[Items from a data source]
* * * * * * * * *

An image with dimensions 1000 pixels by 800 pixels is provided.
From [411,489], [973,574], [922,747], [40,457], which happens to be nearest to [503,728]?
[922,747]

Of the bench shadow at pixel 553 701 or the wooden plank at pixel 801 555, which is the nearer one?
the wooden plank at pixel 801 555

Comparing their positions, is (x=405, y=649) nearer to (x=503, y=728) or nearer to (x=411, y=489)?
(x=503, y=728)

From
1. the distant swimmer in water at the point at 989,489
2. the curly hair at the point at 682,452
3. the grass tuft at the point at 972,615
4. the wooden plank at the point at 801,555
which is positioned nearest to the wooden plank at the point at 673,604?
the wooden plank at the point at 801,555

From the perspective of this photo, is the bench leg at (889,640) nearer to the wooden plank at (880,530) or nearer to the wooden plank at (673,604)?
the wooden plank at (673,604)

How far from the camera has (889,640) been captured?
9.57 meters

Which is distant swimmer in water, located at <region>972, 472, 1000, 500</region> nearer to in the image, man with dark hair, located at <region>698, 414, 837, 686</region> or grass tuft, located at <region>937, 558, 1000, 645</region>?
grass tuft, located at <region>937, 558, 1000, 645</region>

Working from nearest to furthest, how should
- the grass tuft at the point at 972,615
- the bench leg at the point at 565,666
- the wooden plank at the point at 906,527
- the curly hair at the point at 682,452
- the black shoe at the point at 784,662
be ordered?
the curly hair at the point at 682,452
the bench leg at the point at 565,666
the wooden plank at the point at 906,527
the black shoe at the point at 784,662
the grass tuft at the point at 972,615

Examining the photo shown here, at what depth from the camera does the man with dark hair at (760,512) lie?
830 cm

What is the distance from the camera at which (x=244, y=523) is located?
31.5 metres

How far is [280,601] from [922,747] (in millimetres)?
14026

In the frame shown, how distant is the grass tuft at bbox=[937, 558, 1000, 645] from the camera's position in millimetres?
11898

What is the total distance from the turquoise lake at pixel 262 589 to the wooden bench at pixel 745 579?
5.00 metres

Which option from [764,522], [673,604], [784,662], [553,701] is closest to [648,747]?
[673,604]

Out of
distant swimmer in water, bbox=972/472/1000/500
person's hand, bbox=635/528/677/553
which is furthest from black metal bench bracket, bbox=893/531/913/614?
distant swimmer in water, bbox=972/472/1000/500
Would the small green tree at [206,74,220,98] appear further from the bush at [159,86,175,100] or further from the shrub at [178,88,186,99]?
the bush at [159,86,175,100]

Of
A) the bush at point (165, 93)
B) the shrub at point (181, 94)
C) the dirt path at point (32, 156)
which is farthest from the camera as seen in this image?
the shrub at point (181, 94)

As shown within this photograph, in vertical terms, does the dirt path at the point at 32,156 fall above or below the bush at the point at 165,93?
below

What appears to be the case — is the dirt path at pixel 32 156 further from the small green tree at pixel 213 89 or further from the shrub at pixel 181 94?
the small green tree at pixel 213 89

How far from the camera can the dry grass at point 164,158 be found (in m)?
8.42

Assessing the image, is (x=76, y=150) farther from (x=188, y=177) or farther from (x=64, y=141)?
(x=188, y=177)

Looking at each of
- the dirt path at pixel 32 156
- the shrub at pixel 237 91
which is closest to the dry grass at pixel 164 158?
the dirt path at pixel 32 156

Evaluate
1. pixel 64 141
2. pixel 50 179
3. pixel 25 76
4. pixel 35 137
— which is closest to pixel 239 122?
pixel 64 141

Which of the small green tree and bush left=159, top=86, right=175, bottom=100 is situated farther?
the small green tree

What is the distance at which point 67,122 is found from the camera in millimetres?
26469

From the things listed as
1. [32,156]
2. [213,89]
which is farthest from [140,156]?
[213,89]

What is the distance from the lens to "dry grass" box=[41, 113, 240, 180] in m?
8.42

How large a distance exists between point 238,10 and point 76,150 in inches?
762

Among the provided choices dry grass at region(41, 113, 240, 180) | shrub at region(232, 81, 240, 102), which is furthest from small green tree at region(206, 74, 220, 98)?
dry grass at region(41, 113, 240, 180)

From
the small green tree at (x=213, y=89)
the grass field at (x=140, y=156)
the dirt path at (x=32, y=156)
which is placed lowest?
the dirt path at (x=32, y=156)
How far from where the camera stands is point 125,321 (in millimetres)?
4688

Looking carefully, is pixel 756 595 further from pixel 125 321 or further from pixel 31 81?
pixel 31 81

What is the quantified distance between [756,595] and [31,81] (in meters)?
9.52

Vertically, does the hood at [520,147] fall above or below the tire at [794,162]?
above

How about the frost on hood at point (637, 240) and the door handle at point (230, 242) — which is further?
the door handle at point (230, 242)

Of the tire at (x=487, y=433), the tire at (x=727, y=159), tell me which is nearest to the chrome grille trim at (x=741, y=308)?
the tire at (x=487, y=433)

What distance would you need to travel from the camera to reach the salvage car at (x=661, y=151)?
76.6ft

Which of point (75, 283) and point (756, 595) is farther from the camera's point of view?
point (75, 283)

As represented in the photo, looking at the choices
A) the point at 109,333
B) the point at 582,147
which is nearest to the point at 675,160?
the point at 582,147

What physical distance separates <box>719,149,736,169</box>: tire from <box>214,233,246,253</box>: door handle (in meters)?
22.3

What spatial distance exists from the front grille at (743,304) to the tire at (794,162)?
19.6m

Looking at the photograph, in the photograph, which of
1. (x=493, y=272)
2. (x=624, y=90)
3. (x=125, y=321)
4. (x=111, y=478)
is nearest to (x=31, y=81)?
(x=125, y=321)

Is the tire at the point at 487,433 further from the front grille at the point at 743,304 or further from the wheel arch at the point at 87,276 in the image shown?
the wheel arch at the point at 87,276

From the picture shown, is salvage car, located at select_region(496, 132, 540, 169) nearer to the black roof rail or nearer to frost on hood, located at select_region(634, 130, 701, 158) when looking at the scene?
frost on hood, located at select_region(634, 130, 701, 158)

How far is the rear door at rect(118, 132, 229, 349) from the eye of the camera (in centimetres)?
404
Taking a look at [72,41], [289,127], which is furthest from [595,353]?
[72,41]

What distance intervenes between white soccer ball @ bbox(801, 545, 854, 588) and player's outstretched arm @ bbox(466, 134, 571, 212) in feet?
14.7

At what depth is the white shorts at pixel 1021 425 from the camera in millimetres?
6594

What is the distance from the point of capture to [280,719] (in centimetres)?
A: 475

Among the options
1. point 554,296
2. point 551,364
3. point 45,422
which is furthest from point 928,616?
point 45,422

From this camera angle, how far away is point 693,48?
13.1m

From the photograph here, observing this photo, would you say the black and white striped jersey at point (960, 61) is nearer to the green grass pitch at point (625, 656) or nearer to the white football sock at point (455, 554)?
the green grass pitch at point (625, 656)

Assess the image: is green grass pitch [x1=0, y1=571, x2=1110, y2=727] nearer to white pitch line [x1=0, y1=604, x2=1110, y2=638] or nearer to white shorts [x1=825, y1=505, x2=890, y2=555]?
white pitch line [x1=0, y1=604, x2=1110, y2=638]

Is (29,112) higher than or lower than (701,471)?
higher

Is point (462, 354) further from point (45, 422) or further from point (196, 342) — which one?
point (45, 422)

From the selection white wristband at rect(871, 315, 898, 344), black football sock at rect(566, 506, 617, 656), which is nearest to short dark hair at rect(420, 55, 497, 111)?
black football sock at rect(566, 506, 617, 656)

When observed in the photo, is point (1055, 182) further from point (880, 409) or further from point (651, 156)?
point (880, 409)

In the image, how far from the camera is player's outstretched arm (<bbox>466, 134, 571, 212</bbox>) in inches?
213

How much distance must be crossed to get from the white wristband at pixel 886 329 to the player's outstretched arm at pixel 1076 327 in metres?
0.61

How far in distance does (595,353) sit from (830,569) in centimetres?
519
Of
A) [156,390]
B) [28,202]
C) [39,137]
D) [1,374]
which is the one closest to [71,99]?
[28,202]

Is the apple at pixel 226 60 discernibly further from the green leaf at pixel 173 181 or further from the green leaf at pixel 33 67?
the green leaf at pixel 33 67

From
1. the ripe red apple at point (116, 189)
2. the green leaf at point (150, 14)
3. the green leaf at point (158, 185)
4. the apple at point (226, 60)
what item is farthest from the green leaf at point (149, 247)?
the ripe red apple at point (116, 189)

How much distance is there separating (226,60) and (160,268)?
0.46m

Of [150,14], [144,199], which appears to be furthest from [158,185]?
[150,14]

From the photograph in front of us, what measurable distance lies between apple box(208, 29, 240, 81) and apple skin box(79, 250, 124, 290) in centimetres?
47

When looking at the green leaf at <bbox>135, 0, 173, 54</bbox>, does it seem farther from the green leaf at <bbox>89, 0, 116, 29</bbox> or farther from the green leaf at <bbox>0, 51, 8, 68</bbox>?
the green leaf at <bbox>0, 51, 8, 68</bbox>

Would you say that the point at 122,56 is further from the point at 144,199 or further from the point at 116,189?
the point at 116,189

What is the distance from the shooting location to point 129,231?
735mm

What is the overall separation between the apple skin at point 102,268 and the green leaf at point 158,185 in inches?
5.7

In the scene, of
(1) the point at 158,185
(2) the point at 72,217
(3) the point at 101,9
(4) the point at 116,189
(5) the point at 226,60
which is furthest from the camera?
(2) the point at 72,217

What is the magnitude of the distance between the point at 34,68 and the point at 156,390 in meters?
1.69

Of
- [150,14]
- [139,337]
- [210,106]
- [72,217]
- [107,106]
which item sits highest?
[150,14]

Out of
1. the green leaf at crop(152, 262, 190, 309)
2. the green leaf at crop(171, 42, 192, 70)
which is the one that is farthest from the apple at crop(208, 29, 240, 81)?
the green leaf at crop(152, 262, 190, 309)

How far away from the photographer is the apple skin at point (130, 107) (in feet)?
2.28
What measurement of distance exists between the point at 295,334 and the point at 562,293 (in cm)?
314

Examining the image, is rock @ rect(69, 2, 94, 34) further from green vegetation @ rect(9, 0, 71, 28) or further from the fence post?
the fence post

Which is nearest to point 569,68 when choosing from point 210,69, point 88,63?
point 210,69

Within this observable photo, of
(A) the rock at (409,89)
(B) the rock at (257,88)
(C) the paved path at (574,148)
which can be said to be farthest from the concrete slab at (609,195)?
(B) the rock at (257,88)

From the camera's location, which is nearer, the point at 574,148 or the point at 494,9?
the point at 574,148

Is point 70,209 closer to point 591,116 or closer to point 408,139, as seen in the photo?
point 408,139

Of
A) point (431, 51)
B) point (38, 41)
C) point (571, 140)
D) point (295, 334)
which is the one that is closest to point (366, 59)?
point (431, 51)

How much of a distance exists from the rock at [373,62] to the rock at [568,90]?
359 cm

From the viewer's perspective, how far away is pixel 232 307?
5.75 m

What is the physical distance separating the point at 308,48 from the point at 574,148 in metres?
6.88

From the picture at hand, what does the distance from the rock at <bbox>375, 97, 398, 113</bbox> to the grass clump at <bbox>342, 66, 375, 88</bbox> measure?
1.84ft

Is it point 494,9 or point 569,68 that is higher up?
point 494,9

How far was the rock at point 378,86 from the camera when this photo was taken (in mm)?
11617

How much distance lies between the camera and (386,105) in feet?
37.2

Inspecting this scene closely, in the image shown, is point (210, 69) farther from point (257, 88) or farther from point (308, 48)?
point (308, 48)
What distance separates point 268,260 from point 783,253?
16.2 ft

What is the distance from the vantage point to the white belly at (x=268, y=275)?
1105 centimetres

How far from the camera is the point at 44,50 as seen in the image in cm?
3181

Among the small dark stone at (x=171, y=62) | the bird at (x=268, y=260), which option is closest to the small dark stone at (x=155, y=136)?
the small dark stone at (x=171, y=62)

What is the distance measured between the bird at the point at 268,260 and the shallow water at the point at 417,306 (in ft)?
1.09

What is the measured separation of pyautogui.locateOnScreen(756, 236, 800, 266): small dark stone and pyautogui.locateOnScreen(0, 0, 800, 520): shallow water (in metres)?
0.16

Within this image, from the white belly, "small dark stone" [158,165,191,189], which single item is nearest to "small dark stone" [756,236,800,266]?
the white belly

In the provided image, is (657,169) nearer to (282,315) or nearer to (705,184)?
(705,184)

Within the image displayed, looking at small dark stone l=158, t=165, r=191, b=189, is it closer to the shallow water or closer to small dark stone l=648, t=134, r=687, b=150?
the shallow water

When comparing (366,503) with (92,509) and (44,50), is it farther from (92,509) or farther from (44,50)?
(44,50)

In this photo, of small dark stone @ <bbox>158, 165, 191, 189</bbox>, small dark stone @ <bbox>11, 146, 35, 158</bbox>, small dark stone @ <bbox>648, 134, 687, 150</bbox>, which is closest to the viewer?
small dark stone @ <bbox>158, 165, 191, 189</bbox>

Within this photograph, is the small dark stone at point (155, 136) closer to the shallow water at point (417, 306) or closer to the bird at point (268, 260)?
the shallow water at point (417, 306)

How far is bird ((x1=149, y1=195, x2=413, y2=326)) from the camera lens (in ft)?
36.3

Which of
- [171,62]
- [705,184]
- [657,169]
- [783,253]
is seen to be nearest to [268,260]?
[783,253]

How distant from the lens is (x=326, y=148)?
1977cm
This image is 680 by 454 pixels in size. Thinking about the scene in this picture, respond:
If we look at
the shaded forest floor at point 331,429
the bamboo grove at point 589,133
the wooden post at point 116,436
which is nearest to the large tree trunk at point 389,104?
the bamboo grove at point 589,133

* * * * * * * * *

Exercise: Give back exactly the lines from the line containing "Within this photograph, is" to the end of the entries, and no other lines.

Response:
Within this photograph, is the small dark stone at point (155, 136) closer to the shallow water at point (417, 306) or closer to the bird at point (268, 260)?
the shallow water at point (417, 306)

How far is bird ((x1=149, y1=195, x2=413, y2=326)) from the camera lens (in ft)?
36.3

Which of
- [171,62]
- [705,184]
- [657,169]
- [783,253]
is seen to be nearest to [268,260]?
[783,253]

How distant from the lens is (x=326, y=148)?
1977cm
This image is 680 by 454 pixels in size. Thinking about the scene in this picture, respond:
If we look at
the shaded forest floor at point 331,429
the bamboo grove at point 589,133
the wooden post at point 116,436
which is nearest to the large tree trunk at point 389,104?
the bamboo grove at point 589,133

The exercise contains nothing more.